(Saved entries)
>>>>>
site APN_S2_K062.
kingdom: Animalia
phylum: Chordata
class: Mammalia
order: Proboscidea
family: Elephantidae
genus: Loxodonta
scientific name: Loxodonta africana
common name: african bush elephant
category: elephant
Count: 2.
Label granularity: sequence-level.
<<<<<
Write out exactly the final stretch of the records: the line containing "phylum: Chordata" and every line after it, through the last, and nothing else.

phylum: Chordata
class: Mammalia
order: Proboscidea
family: Elephantidae
genus: Loxodonta
scientific name: Loxodonta africana
common name: african bush elephant
category: elephant
Count: 2.
Label granularity: sequence-level.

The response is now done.